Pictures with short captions
────────────────────────────────────────
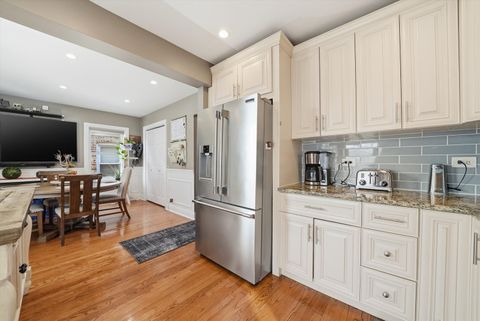 Tiny photo for 6813 S Keeler Avenue, Chicago, IL 60629 (MLS # 12556855)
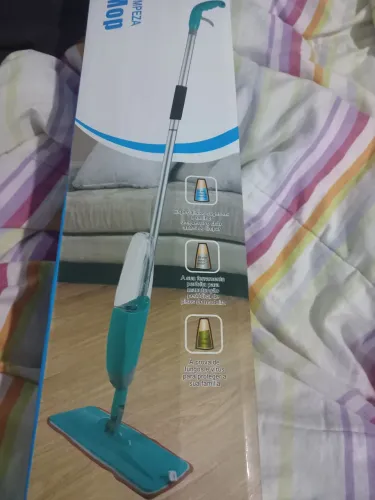 Vassoura spray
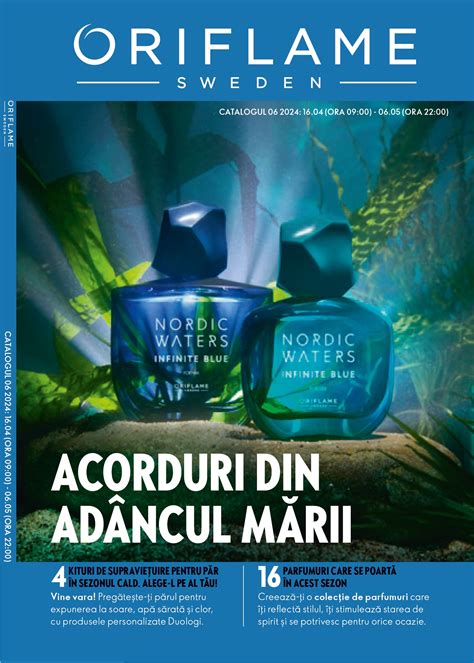 Catalog Oriflame C Oferte Aprilie Mai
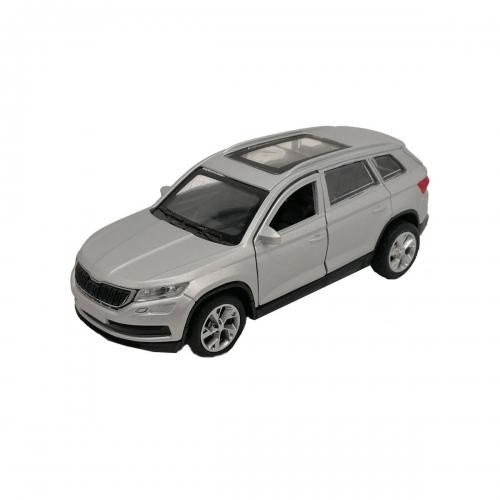 SKODA KODIAQ (серебристый)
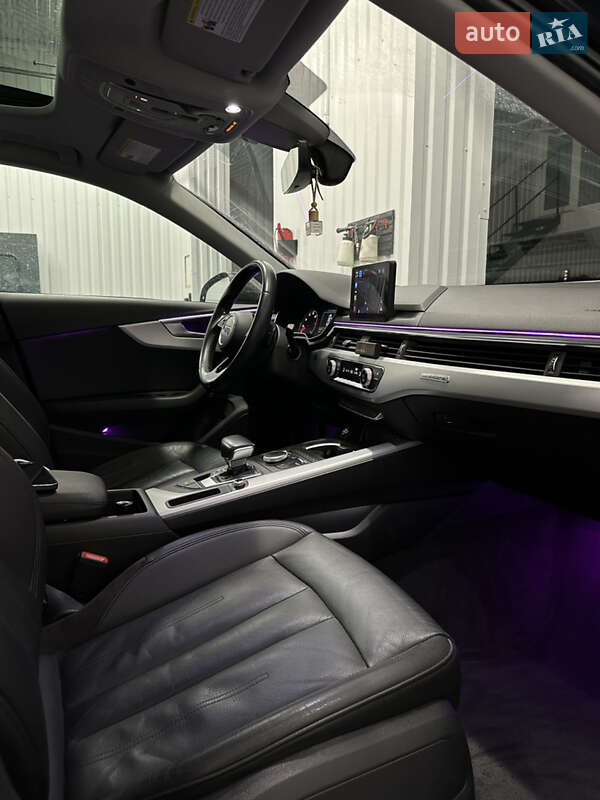 Седан Audi A4 2016 в Києві фото 11 Седан Audi A4 2016 в Києві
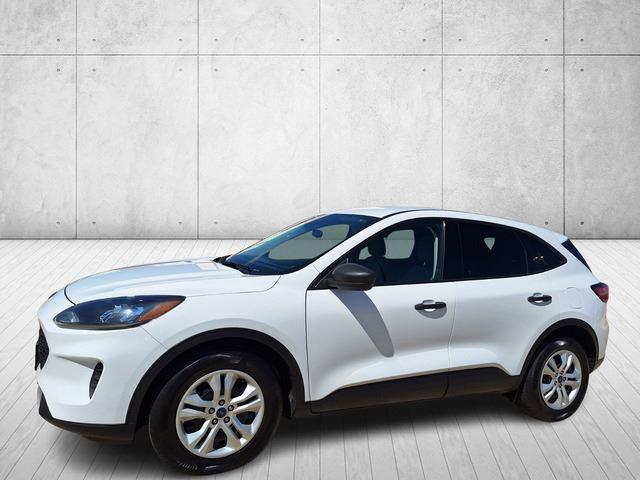 2021 Ford Escape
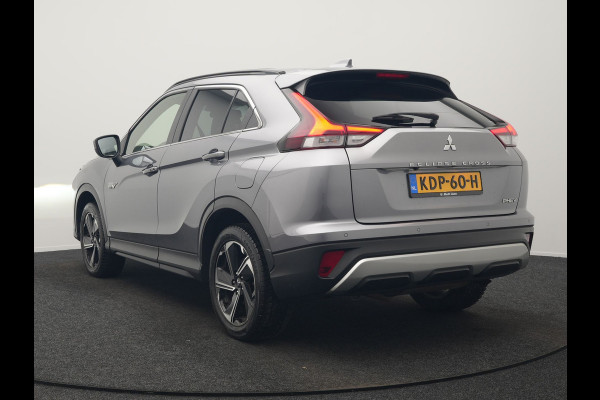 Mitsubishi Eclipse Cross 2.4 Intense PHEV 188pk Dealer O.H. | Camera | Keyless | Alcantara Sportstoelen Verwarmd | Apple Carplay | Cruise Control | Navigatie | DAB | Plug In Hybrid |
────────────────────────────────────────
ABOUT THIS TASK
Write out every line above exactly as it is, leaving out the pictures.

PROBLEM SOLUTION
 Tiny photo for 6813 S Keeler Avenue, Chicago, IL 60629 (MLS # 12556855)
 Vassoura spray
 Catalog Oriflame C Oferte Aprilie Mai
 SKODA KODIAQ (серебристый)
 Седан Audi A4 2016 в Києві фото 11 Седан Audi A4 2016 в Києві
 2021 Ford Escape
 Mitsubishi Eclipse Cross 2.4 Intense PHEV 188pk Dealer O.H. | Camera | Keyless | Alcantara Sportstoelen Verwarmd | Apple Carplay | Cruise Control | Navigatie | DAB | Plug In Hybrid |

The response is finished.